Morderse las uñas es una conducta más común de lo que parece, presente tanto en niños como en adultos, y que muchas veces se realiza de manera automática. Aunque pueda parecer un simple hábito nervioso, desde la psicología se lo analiza con un trasfondo más profundo vinculado a las emociones.
Diversos especialistas coinciden en que este comportamiento puede estar asociado a la ansiedad, al estrés o incluso a la necesidad de descargar tensiones acumuladas. Frente a ello, la psicología ofrece explicaciones y estrategias para abordar el hábito de manera efectiva.
Cuál es el significado de morderse las uñas según la psicología
Morderse las uñas no es solo un hábito estético: suele estar relacionado con la necesidad de liberar tensión o regular emociones incómodas. Según especialistas, puede aparecer como respuesta al nerviosismo, el aburrimiento o incluso al perfeccionismo, convirtiéndose en una forma inconsciente de canalizar inquietudes internas.

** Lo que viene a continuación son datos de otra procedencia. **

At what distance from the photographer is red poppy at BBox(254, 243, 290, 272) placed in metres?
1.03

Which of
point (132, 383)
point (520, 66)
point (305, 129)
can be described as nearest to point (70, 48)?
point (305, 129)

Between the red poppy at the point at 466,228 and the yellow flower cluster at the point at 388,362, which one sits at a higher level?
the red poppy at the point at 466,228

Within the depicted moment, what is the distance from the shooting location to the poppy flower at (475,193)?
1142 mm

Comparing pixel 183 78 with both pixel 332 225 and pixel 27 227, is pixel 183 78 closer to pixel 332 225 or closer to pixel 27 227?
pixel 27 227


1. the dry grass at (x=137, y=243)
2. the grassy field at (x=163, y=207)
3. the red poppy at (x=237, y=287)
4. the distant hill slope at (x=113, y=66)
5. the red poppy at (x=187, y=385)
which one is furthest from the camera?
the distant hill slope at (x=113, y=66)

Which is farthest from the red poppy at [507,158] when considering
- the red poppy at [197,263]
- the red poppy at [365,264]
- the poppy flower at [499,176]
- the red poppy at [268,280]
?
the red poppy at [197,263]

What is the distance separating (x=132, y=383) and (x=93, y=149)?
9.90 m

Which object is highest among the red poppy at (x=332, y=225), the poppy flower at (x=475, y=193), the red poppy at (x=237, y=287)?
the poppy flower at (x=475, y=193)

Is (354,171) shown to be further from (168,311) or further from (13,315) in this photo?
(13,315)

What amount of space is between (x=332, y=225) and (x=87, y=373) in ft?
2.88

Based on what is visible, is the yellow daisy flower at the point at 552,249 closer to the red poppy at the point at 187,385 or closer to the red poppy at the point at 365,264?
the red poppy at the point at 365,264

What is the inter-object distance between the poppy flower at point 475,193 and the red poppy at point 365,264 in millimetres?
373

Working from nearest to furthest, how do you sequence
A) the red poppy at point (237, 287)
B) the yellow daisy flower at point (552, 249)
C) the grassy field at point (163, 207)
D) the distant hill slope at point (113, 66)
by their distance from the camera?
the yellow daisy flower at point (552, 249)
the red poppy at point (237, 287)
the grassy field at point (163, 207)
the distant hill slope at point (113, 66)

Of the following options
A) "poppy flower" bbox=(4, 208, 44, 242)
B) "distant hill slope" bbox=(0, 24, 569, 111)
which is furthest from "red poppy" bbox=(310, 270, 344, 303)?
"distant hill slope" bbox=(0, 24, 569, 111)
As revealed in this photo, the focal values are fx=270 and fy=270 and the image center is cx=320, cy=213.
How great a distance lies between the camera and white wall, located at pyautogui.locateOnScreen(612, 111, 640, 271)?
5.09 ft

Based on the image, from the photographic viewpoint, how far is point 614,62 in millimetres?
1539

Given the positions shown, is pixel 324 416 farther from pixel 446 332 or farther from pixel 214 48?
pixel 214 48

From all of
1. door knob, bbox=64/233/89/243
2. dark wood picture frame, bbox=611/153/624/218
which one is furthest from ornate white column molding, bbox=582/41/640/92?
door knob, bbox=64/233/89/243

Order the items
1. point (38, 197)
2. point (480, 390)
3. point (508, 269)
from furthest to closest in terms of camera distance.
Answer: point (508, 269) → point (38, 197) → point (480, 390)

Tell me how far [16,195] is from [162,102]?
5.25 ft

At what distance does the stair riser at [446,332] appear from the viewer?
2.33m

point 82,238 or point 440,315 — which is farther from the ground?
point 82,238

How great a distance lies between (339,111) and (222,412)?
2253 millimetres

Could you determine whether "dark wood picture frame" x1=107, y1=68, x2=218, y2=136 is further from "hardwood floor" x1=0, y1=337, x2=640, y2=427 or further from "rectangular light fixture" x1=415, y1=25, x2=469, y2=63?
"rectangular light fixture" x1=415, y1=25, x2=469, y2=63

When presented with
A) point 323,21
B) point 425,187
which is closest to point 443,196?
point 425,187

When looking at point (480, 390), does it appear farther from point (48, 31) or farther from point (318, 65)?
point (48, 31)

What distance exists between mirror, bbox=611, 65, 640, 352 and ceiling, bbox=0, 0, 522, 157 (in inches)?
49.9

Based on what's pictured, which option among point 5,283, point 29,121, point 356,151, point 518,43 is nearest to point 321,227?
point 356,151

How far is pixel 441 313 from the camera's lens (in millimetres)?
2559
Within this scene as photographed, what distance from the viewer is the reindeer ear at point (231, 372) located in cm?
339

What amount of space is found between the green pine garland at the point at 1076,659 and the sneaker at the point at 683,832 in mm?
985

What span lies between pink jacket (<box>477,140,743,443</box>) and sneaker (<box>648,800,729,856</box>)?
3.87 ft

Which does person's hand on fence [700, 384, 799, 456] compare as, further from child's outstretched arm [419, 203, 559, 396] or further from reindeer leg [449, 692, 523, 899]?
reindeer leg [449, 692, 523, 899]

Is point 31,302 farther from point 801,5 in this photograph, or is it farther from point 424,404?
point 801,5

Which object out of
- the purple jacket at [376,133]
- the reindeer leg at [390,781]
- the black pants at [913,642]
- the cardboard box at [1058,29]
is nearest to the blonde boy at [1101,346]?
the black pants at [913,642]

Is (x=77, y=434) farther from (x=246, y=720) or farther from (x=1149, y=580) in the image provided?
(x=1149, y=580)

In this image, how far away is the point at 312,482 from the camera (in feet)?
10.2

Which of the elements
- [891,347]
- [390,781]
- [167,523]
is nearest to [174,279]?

Cuando este comportamiento pasa de ser un gesto ocasional a repetirse de manera automática y difícil de controlar, se considera una conducta compulsiva. Muchas veces ocurre sin que la persona lo advierta y resulta muy complicado detenerlo por cuenta propia.
Si genera dolor, daños visibles, vergüenza o interfiere en la vida diaria, se recomienda buscar ayuda profesional para trabajarlo y aprender estrategias más adaptativas de manejo del malestar.